Module Devices

module Devices: sig .. end
Manages gpgpu devices compatible with Spoc within the system


Manages gpgpu devices compatible with Spoc within the system
type dim3 = {
   x : int;
   y : int;
   z : int;
}
type specificLibrary = 
| Cuda
| OpenCL
| Both
Different frameworks Spoc can use (currently Nvidia Cuda and OpenCL)
type context 
type generalInfo = {
   name : string; (*name of the device*)
   totalGlobalMem : int; (*the total amount of global memory on the device*)
   localMemSize : int; (*the total amount of local memory on the device*)
   clockRate : int; (*the clock rate of the device*)
   totalConstMem : int; (*the total amount of constant memory on the device*)
   multiProcessorCount : int; (*the number of multi processor on the device*)
   eccEnabled : bool; (*is ECC (Error Correcting Code) enabled on the device*)
   id : int; (*the id of the device*)
   ctx : context; (*the context associated with this device*)
}
General informations shared by all devices (managed by Cuda or OpenCL)

Specific information depending on the framework used to manage the device
type cudaInfo = {
   major : int; (*Major compute capability*)
   minor : int; (*Minor compute capability*)
   regsPerBlock : int; (*32-bit registers available per block*)
   warpSize : int; (*Warp size in threads*)
   memPitch : int; (*maximum pitch in bytes allowed by memory copies*)
   maxThreadsPerBlock : int; (*Maximum number of threads per block*)
   maxThreadsDim : dim3; (*Maximum size of each dimension of a block*)
   maxGridSize : dim3; (*Maximum size of each dimension of a grid*)
   textureAlignment : int; (*Alignment requirement for textures*)
   deviceOverlap : bool; (*Device can concurrently copy memory and execute a kernel*)
   kernelExecTimeoutEnabled : bool; (*Specified whether there is a run time limit on kernels*)
   integrated : bool; (*Device is integrated as opposed to discrete*)
   canMapHostMemory : bool; (*Device can map host memory with cudaHostAlloc/cudaHostGetDevicePointer*)
   computeMode : int; (*Compute mode*)
   concurrentKernels : bool; (*Device can possibly execute multiple kernels concurrently*)
   pciBusID : int; (*PCI bus ID of the device*)
   pciDeviceID : int; (*PCI device ID of the device*)
   driverVersion : int;
}
Specific informations for Cuda-managed devices

Specific informations for OpenCL-managed devices
type platformInfo = {
   platform_profile : string; (*OpenCL profile string. Returns the profile name supported by the implementation. The profile name returned can be one of the following strings:
  • FULL_PROFILE - if the implementation supports the OpenCL specification (functionality defined as part of the core specification and does not require any extensions to be supported).
  • EMBEDDED_PROFILE - if the implementation supports the OpenCL embedded profile. The embedded profile is defined to be a subset for each version of OpenCL.
*)

Entries:
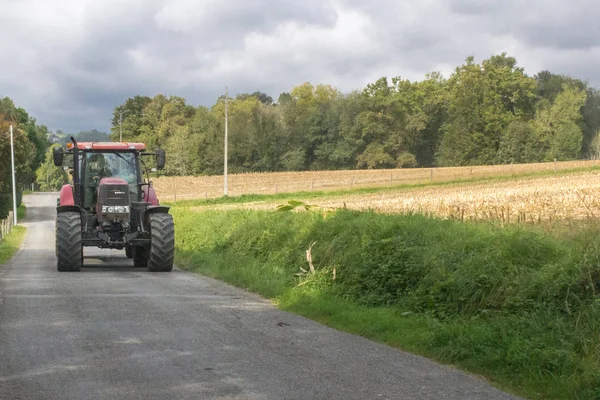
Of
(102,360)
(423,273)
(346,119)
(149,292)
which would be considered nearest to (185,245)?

* * *

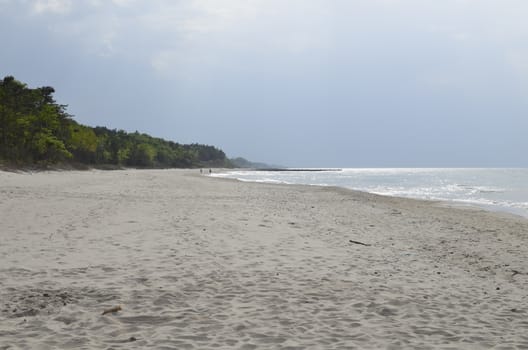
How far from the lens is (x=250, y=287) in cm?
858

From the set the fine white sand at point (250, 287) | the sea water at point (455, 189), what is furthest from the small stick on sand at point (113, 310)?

Required actions:
**1)** List every field of type bool in the cudaInfo record of the Spoc Devices module page.
**2)** Write the next part of the Spoc Devices module page, picking up right after the closing of the platform_profile comment.

Final results:
**1)** deviceOverlap, kernelExecTimeoutEnabled, integrated, canMapHostMemory, concurrentKernels

**2)**
   platform_version : string; (*OpenCL version string. Returns the OpenCL version supported by the implementation. This version string has the following format: OpenCL < space >< major_version.minor_version >< space >< platform - specific information > The major_version.minor_version value returned will be 1.1.*)
   platform_name : string; (*Platform name string*)
   platform_vendor : string; (*Platform vendor string*)
   platform_extensions : string; (*Returns a space - separated list of extension names (the extension names themselves do not contain any spaces) supported by the platform. Extensions defined here must be supported by all devices associated with this platform.*)
   num_devices : int; (*Number of devices associated with this platform*)
}
Informations about the OpenCL platform
type deviceType = 
| CL_DEVICE_TYPE_CPU
| CL_DEVICE_TYPE_GPU
| CL_DEVICE_TYPE_ACCELERATOR
| CL_DEVICE_TYPE_DEFAULT
Device type GPU|CPU|Accelerator
type clDeviceFPConfig = 
| CL_FP_DENORM
| CL_FP_INF_NAN
| CL_FP_ROUND_TO_NEAREST
| CL_FP_ROUND_TO_ZERO
| CL_FP_ROUND_TO_INF
| CL_FP_FMA
| CL_FP_NONE
type clDeviceQueueProperties = 
| CL_QUEUE_OUT_OF_ORDER_EXEC_MODE_ENABLE
| CL_QUEUE_PROFILING_ENABLE
type clDeviceGlobalMemCacheType = 
| CL_READ_WRITE_CACHE
| CL_READ_ONLY_CACHE
| CL_NONE
type clDeviceLocalMemType = 
| CL_LOCAL
| CL_GLOBAL
type clDeviceExecutionCapabilities = 
| CL_EXEC_KERNEL
| CL_EXEC_NATIVE_KERNEL
type clDeviceID 
type openCLInfo = {
   platform_info : platformInfo;
   device_type : deviceType;
   profile : string; (*OpenCL profile string. Returns the profile name supported by the device (see note). The profile name returned can be one of the following strings:
  • FULL_PROFILE - if the device supports the OpenCL specification (functionality defined as part of the core specification and does not require any extensions to be supported).
  • EMBEDDED_PROFILE - if the device supports the OpenCL embedded profile.
*)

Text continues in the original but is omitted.